Marcus has work in public collections including The Museum of Modern Art, New York; the Stedelijk Museum, Amsterdam; The British Council Collection, London; the Goss-Michael Foundation of Contemporary British Art, TX; and prominent lending private collections including the "Murder Me" collection of artist Damien Hirst, UK; the Saatchi Collection, UK; and the Logan Collection, San Francisco.

Marcus Harvey grew up in Moortown, a suburb of Leeds. He attended Allerton Grange High School, graduated from Goldsmiths College in 1986, and is also an alumnus of the Leeds College of Art. At that time he became a close friend of Damien Hirst. Harvey did not take part in the Freeze show as he had graduated from Goldsmiths earlier, but Hirst included him when he curated Some Went Mad, Some Ran Away (1994). Harvey's work attracted the attention of Charles Saatchi. He currently lives and works in London.
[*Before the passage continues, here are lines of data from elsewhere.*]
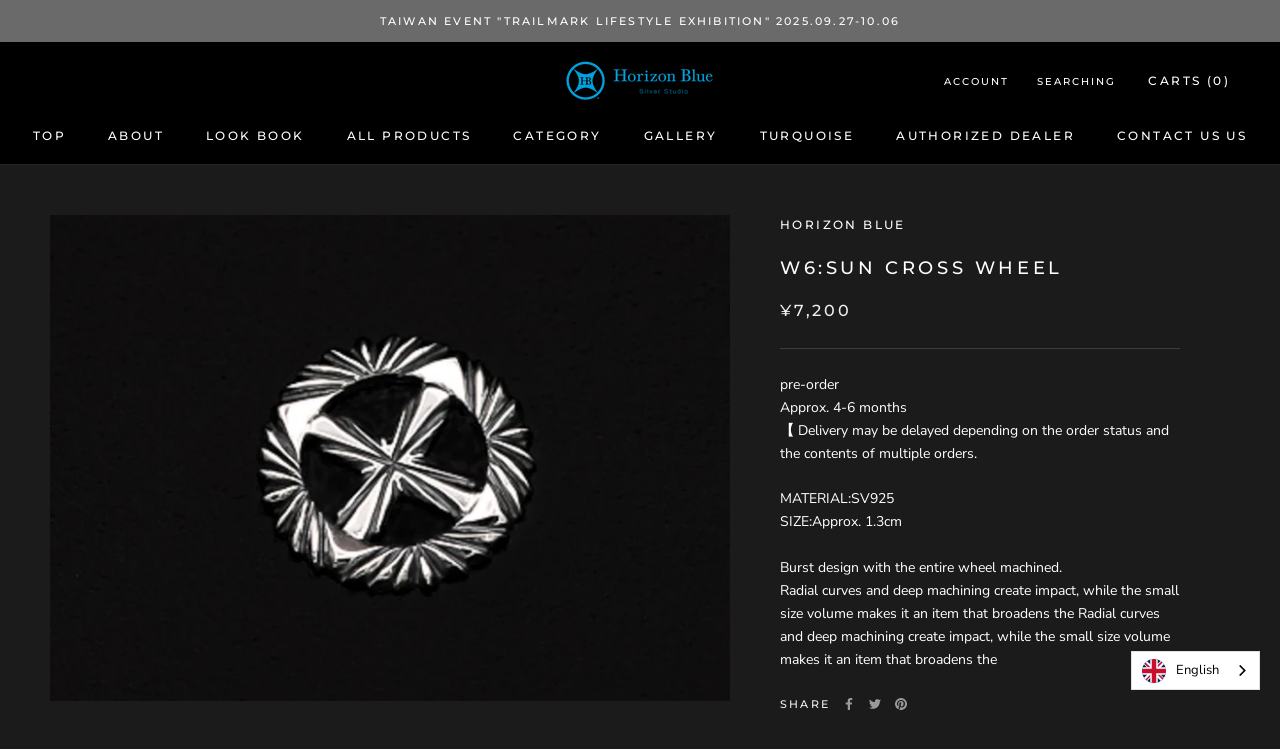

--- FILE ---
content_type: text/javascript
request_url: https://horizon-blue-jewelry.com/cdn/shop/t/3/assets/custom.js?v=183944157590872491501646138439
body_size: -702
content:
//# sourceMappingURL=/cdn/shop/t/3/assets/custom.js.map?v=183944157590872491501646138439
Beyond the studio, Marcus Harvey joined with fellow painter Peter Ashton Jones to form Turps Banana Magazine in 2005. Turps focuses on new writing about both art historical and contemporary painting, written entirely by contemporary practicing painters. The magazine is published twice a year with full colour reproductions and a commitment to no advertising. The cover design is in yellow, with the word "TURPS" and the iconic banana of Andy Warhol. In 2012, Turps Art School was founded to allow emerging and mid career painters to take a year painting intensive with other practicing painters, it has been heralded as an alternative model for arts education by Jonathan Jones for The Guardian in 2014 as "The renegade art school proving that painting is not dead."